News Roundup [abridged Versions Appear In The Paper Journal]

Breast cancer drug “surpasses” tamoxifen

BMJ 2001; 323 doi: (Published 15 December 2001) Cite this as: BMJ 2001;323:1387

This article has a correction. Please see:

  1. Alex Vass
  1. BMJ

    The British pharmaceutical company AstraZeneca claimed this week that “the established benefits of tamoxifen in early breast cancer have been surpassed by another treatment.”

    Dr Jeffrey Tobias, consultant radiotherapist and oncologist at University College London Hospitals, who presented early results of a five year trial of the drug to the press this week, predicted that anastrozole (Aridex) would “knock tamoxifen off its poll position over the next 15 years.”

    Data came from the ATAC (Aridex, tamoxifen alone or in combination) randomised trial of 9366 postmenopausal women with operable breast cancer. Recruitment took place in 21 countries, with over 3000 patients coming from the United Kingdom. Between 1996 and 2000, women who had completed surgery were randomised into one of three arms to compare tamoxifen, anastrozole, or a combination of both drugs.

    Thirty three months into the five year trial, a retrospective subgroup analysis has shown that anastrozole is significantly more effective than tamoxifen at increasing the disease free survival time. A total of 317 of 3125 women in the anastrozole arm of the study had a relapse in their breast cancer or died, compared with 379 of the 3116 women in the tamoxifen arm.

    Figures for women with confirmed oestrogen sensitive tumours showed an even greater benefit from anastrozole, with a 22% reduction in risk of recurrence of breast cancer. Additionally, whereas tamoxifen reduces contralateral recurrence by 50%, anastrozole improves this figure by a further 50%.

    Patients who took both drugs, however, did no better than the tamoxifen alone group. Dr Tobias said the reasons for this were “not certain.” However, the effect could be due to the partial agonist effect of tamoxifen on breast tissue once oestrogen levels had been reduced to a low level by anastrozole.

======

◆ EXERCISE 1 ◆
Name the three arms into which the breast cancer news report says women were randomized in the ATAC trial.
◆ EXERCISE 2 ◆
Extend the breast cancer news report with new material that begins after its final sentence.
The items placed after this news report have no part in the exercise.

======

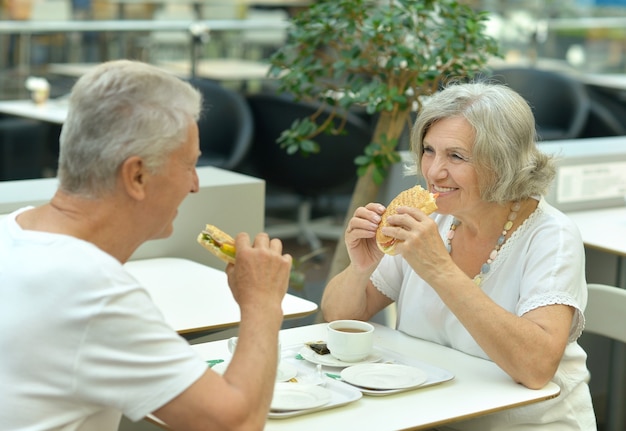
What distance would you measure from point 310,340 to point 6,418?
0.98 metres

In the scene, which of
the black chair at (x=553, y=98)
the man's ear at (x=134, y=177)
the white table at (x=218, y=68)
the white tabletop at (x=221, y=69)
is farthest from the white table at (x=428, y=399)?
the white tabletop at (x=221, y=69)

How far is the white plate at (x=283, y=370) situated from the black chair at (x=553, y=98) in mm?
5131

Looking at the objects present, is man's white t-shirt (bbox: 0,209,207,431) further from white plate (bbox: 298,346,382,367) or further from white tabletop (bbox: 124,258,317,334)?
white tabletop (bbox: 124,258,317,334)

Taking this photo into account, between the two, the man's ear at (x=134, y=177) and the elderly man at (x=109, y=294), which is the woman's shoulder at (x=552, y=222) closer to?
the elderly man at (x=109, y=294)

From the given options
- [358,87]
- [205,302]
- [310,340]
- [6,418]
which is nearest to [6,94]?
[358,87]

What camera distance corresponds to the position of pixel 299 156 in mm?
6367

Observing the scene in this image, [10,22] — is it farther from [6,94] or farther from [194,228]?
[194,228]

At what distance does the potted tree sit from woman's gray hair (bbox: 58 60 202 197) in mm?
2089

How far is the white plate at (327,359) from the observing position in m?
2.40

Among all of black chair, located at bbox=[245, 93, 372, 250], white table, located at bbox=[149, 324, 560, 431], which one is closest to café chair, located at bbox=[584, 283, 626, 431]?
white table, located at bbox=[149, 324, 560, 431]

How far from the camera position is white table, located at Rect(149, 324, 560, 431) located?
209 cm

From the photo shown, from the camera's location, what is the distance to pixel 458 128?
8.66ft

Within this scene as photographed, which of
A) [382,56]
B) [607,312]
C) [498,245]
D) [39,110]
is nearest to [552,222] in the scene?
[498,245]

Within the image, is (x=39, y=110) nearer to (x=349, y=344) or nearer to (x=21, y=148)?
(x=21, y=148)
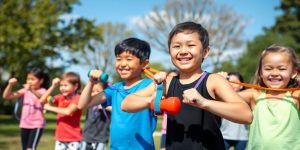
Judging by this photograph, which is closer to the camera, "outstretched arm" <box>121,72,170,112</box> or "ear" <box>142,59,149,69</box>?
"outstretched arm" <box>121,72,170,112</box>

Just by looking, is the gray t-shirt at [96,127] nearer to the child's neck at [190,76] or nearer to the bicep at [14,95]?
the bicep at [14,95]

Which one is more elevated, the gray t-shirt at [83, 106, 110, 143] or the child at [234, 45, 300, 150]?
the child at [234, 45, 300, 150]

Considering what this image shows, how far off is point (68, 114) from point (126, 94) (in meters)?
2.34

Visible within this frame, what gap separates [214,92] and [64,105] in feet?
12.4

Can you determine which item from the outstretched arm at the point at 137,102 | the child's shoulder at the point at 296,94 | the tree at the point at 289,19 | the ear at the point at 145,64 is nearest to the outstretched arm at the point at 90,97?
the ear at the point at 145,64

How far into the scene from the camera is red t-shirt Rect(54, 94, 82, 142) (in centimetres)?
568

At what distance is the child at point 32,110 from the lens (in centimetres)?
649

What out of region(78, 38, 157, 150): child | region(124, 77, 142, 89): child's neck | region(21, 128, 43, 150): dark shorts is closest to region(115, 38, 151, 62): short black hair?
region(78, 38, 157, 150): child

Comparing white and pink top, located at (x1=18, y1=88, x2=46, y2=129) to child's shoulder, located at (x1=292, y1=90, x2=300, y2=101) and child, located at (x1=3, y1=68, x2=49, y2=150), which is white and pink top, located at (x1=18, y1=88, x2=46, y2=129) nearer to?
child, located at (x1=3, y1=68, x2=49, y2=150)

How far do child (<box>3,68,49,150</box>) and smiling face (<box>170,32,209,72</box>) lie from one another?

======

◆ TASK RESPONSE 1 ◆
- Tamoxifen
- Anastrozole
- A combination of both drugs

◆ TASK RESPONSE 2 ◆
    Dr Tobias explained that the researchers had analysed their results at 33 months, because it was in the trial protocol to do a preliminary analysis once 1,000 events had occurred. This happened sooner than expected.

    The results are expected to be published in the next six months. “It is a triumph for British medicine,” Dr Tobias said.

    Previous studies have been inconsistent in showing the superiority of aromatase inhibitors, the group of drugs to which anastrozole belongs (20 October, p 880). One large study suggested that anastrozole was superior to tamoxifen, and another showed that its efficacy was similar to tamoxifen's.

    Anastrozole, a third generation aromatase inhibitor, works by blocking the action of the enzyme aromatase. Aromatase is found in the fatty tissues of postmenopausal women, where it is responsible for the final step in oestrogen production, the conversion of androgens to oestrogen. If the production of oestrogen is blocked, the growth of oestrogen sensitive breast tumours is slowed down or stopped. Tamoxifen has a different mode of action. It works by blocking the oestrogen receptors found on oestrogen sensitive tumours, thereby preventing circulating oestrogen from stimulating cell growth.

    Dr Tobias said that figures released on adverse events also show that anastrozole is better tolerated on most indices compared with tamoxifen. Endometrial cancers occurred in 1.0% of women taking tamoxifen compared with 0.5% of women taking anastrozole. Deep vein thrombosis, weight gain, and vaginal bleeding were also less common in the anastrozole group.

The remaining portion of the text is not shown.